__What to do__
Please reproduce exactly the line that carries "New Zealand, site" and all remaining lines through the last line of the data, and write nothing else.

__Records__
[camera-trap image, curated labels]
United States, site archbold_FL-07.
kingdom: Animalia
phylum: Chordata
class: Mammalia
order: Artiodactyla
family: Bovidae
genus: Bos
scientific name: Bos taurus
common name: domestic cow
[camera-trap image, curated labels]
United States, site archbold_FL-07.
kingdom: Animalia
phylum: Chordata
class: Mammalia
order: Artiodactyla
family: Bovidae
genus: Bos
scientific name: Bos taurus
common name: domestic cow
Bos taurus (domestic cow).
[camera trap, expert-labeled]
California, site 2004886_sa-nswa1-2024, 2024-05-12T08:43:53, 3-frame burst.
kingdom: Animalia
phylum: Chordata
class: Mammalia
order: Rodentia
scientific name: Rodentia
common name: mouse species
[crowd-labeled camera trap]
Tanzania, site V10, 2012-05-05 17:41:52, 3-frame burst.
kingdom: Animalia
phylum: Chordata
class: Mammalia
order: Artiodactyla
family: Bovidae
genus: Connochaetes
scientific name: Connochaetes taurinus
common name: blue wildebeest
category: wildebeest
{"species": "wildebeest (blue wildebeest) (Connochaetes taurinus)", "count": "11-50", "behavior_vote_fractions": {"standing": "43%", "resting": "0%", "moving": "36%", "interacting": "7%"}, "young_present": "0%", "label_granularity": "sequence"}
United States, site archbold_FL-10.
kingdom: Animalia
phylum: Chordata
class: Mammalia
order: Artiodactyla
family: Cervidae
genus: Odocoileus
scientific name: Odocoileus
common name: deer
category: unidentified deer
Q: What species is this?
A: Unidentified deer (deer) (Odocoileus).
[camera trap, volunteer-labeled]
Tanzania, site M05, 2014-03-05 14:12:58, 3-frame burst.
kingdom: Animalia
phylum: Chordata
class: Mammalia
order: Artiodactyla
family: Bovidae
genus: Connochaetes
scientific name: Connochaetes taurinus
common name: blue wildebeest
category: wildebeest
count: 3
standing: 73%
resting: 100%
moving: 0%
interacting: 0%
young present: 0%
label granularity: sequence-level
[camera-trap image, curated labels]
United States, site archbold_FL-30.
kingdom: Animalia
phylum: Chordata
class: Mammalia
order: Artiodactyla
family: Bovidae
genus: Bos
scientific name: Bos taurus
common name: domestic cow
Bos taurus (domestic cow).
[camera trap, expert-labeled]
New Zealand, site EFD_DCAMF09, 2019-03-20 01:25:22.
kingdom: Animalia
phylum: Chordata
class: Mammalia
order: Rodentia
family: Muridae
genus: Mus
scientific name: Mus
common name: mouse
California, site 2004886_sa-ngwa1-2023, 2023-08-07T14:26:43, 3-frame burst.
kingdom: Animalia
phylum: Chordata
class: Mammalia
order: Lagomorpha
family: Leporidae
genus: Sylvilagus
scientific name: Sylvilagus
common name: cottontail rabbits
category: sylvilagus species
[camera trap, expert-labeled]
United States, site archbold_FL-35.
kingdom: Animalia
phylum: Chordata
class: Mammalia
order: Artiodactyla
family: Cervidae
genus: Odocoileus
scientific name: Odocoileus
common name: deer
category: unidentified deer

__Answer section__
New Zealand, site EFD_DCAMF09, 2019-03-20 01:25:22.
kingdom: Animalia
phylum: Chordata
class: Mammalia
order: Rodentia
family: Muridae
genus: Mus
scientific name: Mus
common name: mouse
California, site 2004886_sa-ngwa1-2023, 2023-08-07T14:26:43, 3-frame burst.
kingdom: Animalia
phylum: Chordata
class: Mammalia
order: Lagomorpha
family: Leporidae
genus: Sylvilagus
scientific name: Sylvilagus
common name: cottontail rabbits
category: sylvilagus species
[camera trap, expert-labeled]
United States, site archbold_FL-35.
kingdom: Animalia
phylum: Chordata
class: Mammalia
order: Artiodactyla
family: Cervidae
genus: Odocoileus
scientific name: Odocoileus
common name: deer
category: unidentified deer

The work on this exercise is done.